Work order. Give again, word for word, each line from the top of the listing through the line that holds "site MTZ_S3_D03, 3-frame burst.".
┌─ Recorded information
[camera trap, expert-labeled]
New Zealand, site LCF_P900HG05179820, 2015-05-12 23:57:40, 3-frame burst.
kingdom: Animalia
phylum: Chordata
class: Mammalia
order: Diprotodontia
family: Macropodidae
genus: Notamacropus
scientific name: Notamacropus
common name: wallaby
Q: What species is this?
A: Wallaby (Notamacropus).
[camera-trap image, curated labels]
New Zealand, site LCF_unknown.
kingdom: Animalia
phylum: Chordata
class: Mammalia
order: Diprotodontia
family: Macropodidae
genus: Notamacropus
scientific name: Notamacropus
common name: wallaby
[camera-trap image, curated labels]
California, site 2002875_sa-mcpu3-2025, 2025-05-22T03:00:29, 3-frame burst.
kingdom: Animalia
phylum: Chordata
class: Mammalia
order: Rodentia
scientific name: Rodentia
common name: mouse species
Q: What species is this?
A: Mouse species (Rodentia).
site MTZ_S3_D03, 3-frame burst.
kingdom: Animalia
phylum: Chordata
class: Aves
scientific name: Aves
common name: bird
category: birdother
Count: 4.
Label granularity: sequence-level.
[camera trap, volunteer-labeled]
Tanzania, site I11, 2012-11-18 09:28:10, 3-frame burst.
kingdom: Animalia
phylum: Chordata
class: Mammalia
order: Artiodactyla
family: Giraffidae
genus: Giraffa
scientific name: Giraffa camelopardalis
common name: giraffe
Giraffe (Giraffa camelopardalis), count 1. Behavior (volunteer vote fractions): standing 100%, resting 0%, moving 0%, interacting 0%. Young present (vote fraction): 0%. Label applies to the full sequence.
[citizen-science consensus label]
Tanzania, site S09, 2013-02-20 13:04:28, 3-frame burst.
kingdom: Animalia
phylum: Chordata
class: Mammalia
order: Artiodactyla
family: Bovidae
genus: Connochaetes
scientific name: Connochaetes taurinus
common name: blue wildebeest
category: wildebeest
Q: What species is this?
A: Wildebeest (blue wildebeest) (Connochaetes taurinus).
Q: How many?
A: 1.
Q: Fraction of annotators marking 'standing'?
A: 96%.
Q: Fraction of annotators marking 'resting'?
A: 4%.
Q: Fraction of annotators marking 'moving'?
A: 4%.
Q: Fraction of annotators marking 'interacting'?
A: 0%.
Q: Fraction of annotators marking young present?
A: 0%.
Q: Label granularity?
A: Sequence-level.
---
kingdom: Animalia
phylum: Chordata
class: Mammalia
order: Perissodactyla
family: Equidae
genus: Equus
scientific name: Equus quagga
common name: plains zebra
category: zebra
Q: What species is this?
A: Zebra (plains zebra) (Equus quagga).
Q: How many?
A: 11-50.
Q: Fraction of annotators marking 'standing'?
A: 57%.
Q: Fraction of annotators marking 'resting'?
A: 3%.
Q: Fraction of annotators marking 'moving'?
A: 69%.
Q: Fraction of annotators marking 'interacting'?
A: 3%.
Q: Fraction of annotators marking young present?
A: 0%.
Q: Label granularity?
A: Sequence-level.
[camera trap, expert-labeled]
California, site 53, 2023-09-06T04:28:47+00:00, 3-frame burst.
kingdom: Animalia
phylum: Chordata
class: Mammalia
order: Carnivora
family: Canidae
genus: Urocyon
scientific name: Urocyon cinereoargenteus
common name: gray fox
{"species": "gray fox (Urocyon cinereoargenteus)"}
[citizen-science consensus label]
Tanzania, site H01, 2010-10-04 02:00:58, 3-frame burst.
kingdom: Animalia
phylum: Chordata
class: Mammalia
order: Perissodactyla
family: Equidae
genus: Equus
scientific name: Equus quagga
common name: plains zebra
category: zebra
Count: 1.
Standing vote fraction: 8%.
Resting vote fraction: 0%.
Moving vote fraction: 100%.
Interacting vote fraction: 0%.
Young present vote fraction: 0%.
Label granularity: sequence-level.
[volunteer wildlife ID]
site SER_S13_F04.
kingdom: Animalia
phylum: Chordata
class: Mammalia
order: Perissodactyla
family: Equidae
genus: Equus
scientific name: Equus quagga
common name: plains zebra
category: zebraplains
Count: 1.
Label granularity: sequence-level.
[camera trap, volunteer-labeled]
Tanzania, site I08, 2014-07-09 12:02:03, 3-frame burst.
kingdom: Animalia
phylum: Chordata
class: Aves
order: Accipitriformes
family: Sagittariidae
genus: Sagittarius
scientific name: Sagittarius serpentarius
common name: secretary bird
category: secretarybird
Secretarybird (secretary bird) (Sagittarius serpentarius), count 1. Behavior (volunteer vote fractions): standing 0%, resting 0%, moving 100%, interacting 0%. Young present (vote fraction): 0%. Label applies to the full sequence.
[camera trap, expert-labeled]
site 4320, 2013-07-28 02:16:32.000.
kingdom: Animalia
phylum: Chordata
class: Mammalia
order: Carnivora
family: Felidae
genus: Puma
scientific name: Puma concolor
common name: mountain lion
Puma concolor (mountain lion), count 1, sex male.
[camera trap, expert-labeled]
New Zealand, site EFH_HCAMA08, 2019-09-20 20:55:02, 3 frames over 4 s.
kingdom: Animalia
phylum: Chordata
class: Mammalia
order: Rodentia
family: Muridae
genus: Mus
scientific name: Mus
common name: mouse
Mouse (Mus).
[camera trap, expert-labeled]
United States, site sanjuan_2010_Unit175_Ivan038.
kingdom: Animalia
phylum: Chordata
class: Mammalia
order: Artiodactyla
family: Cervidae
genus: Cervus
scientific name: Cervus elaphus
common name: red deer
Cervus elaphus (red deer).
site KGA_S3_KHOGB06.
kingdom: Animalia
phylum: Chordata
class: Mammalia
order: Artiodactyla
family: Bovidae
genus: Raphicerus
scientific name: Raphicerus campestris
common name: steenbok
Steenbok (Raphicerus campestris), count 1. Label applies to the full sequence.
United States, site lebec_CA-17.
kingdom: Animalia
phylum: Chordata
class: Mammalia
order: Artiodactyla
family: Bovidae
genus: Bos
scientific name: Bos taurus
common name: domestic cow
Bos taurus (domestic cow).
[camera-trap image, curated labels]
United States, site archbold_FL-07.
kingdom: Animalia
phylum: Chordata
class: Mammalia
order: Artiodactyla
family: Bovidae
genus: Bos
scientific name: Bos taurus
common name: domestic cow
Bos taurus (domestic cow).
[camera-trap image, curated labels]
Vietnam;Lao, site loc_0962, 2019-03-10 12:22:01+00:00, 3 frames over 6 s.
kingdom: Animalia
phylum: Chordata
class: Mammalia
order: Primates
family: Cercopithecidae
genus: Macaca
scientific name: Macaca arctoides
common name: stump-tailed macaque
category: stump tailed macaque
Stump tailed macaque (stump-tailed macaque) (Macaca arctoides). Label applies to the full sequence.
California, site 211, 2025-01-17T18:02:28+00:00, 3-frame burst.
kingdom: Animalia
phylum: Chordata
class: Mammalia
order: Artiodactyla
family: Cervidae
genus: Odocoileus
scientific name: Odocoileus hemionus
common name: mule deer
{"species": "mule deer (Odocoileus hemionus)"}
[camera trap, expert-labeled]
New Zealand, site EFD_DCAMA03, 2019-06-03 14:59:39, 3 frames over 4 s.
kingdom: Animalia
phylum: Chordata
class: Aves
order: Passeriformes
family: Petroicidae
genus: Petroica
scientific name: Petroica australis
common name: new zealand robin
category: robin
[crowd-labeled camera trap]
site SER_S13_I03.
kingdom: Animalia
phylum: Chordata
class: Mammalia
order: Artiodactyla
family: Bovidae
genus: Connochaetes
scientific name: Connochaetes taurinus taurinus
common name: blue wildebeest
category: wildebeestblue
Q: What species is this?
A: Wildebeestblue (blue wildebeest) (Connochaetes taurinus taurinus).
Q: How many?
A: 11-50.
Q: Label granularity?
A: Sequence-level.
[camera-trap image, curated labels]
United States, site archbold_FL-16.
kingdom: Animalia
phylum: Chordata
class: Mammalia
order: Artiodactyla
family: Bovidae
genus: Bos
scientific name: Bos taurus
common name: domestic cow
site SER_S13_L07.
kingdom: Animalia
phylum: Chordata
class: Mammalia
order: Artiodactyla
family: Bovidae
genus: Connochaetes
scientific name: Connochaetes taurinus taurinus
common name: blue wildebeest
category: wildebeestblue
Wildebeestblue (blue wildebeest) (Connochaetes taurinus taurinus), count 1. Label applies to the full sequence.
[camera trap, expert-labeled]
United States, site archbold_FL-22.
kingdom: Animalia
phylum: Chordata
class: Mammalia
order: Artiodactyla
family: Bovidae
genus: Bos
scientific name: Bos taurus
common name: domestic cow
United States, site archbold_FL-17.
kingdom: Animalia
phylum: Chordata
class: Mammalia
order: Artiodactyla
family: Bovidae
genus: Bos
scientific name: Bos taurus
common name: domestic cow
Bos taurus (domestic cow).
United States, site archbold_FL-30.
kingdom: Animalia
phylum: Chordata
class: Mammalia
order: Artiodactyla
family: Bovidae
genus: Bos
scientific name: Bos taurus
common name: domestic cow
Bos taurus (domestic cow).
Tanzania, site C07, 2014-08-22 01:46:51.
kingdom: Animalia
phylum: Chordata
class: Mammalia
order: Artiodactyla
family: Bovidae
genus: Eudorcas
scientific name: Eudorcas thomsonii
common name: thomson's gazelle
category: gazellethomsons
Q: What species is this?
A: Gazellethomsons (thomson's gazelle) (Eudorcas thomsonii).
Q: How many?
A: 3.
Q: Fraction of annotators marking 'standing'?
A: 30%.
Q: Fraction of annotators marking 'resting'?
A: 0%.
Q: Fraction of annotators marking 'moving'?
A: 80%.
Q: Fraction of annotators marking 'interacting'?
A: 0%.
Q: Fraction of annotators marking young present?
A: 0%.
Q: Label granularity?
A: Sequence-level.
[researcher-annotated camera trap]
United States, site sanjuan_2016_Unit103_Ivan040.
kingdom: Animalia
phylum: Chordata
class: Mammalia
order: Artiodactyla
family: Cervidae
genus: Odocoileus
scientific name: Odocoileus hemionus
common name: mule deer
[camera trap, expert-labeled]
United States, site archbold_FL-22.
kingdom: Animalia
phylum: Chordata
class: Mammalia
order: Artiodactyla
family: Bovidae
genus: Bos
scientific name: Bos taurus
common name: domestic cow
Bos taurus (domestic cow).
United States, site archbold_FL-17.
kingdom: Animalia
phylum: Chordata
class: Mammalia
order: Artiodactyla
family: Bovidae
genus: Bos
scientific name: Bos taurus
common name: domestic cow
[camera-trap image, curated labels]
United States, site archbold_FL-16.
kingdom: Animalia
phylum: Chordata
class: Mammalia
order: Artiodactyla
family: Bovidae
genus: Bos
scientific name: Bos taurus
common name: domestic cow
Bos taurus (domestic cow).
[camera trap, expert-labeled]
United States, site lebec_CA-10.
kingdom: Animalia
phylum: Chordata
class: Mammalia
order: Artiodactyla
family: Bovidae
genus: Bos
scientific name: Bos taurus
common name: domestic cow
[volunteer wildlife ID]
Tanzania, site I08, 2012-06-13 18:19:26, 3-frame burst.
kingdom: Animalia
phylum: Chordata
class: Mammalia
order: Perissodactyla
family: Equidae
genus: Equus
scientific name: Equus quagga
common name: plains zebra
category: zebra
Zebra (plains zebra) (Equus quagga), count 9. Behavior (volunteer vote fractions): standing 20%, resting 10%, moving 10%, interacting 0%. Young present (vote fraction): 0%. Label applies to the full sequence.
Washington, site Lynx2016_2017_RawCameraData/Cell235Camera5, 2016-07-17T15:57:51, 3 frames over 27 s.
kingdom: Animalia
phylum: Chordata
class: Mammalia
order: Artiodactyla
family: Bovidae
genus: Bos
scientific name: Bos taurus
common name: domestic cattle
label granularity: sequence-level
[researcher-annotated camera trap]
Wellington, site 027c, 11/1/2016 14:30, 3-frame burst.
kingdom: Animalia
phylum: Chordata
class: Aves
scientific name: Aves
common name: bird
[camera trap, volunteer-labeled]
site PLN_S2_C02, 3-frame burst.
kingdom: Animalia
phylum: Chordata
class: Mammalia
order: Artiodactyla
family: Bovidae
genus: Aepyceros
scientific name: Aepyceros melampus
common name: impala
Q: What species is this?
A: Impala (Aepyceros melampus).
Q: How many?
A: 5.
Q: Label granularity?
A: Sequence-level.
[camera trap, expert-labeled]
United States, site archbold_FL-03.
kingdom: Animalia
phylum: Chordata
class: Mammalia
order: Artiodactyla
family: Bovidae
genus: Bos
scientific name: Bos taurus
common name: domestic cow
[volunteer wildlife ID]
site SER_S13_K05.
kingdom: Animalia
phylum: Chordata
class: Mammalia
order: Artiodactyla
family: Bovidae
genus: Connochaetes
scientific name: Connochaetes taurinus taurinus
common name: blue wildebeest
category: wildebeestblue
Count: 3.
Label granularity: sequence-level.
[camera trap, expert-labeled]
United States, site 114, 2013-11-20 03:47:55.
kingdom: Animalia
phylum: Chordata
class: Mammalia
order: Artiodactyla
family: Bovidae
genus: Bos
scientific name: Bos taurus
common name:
└─
Answer to this problem.
[camera trap, expert-labeled]
New Zealand, site LCF_P900HG05179820, 2015-05-12 23:57:40, 3-frame burst.
kingdom: Animalia
phylum: Chordata
class: Mammalia
order: Diprotodontia
family: Macropodidae
genus: Notamacropus
scientific name: Notamacropus
common name: wallaby
Q: What species is this?
A: Wallaby (Notamacropus).
[camera-trap image, curated labels]
New Zealand, site LCF_unknown.
kingdom: Animalia
phylum: Chordata
class: Mammalia
order: Diprotodontia
family: Macropodidae
genus: Notamacropus
scientific name: Notamacropus
common name: wallaby
[camera-trap image, curated labels]
California, site 2002875_sa-mcpu3-2025, 2025-05-22T03:00:29, 3-frame burst.
kingdom: Animalia
phylum: Chordata
class: Mammalia
order: Rodentia
scientific name: Rodentia
common name: mouse species
Q: What species is this?
A: Mouse species (Rodentia).
site MTZ_S3_D03, 3-frame burst.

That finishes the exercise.